Des murs et des balcons qui préfèreraient ne pas frayer ensemble, contraints pourtant à se serrer ciment contre ciment, gouttière contre gouttière, flanc contre flanc, collés, pressés, poussés pour le même voyage, comme les usagers usés des transports en commun... gardant tout de même chacun son quant-à-soi - front levé, regards figés, évitant de lorgner le voisin.
C'est drôle que les fenêtres aient des visages - qu'elles soient comme ces gens qu'on croise, quand on va son chemin pressé, dans la foule qui passe.
Dire qu'on aurait pu ne pas lever la tête... dire qu'on aurait pu, dans le tumulte de la rue, oublier de se demander quelles vies, derrière ces vitres, comme malheur et bonheur - ou comme bonheur et malheur -, si étroitement se côtoient, silencieuses, là-haut, dans l'ombre des fenêtres closes...
Le cercle
Les saisons passent et reviennent, nous rappelant sans bruit, si nous y prêtons garde, que seul le temps humain, cette illusion de nos pensées trop courtes et de nos vies précaires, est linéaire.
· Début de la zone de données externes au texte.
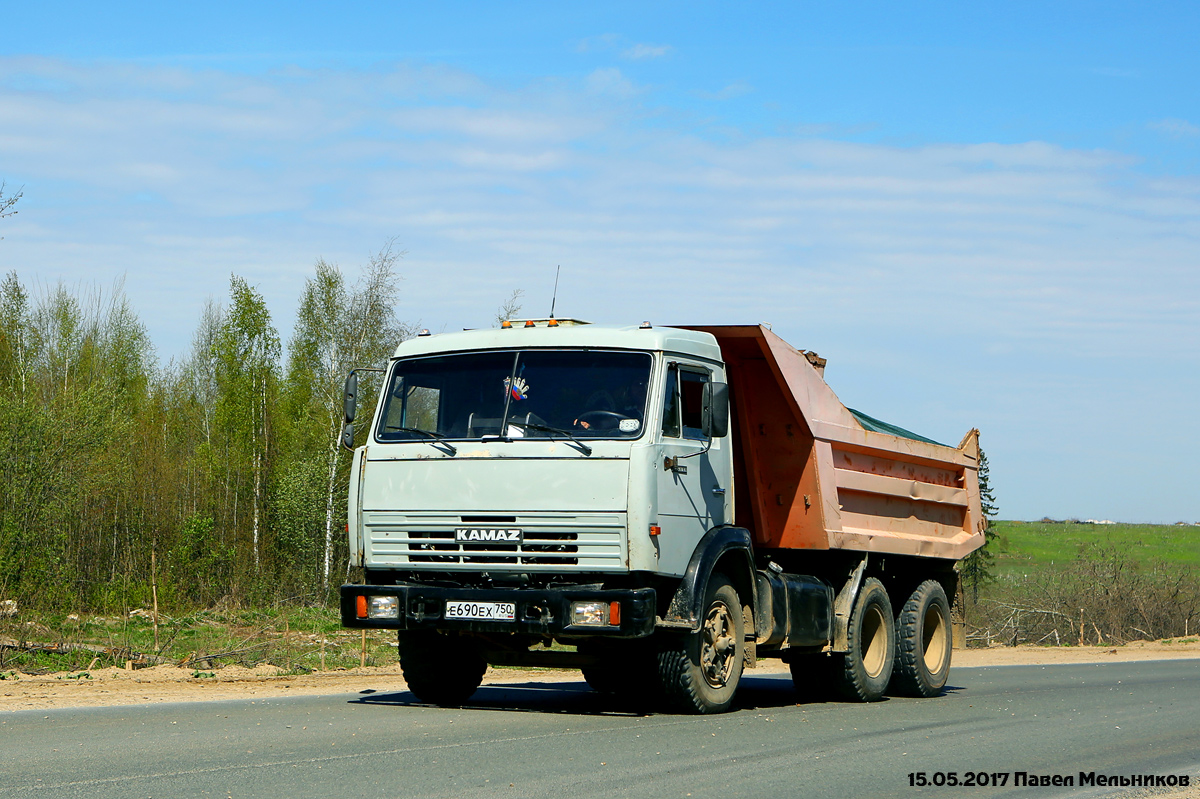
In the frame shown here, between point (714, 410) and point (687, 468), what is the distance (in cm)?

Ainsi, dans les parcs de la ville, près des rues tristes où nous allons, passants fatigués, vers nos vies qui s'égarent, les massifs défleuris, desséchés et fripés, se parent, d'un même élan, de fruits, de feuilles mortes et de bourgeons.
Sur cette fleur encore splendide et dorée par le soir, une petite tache blanche, imperfection à peine visible mais appelée à grandir, posée par l'été mourant sur l'un des pétales encore vifs, annonçait déjà le déclin, l'âge et l'hiver.
Etait-ce un souci, un cosmos ou plutôt un petit tournesol rouge, tournant comme le monde, saignant comme les heures passées ? - je n'aurais su le dire. C'était simplement une fleur marquée pour la mort, tout aussi bien que les chênes qu'on abat aux grands bois de l'histoire.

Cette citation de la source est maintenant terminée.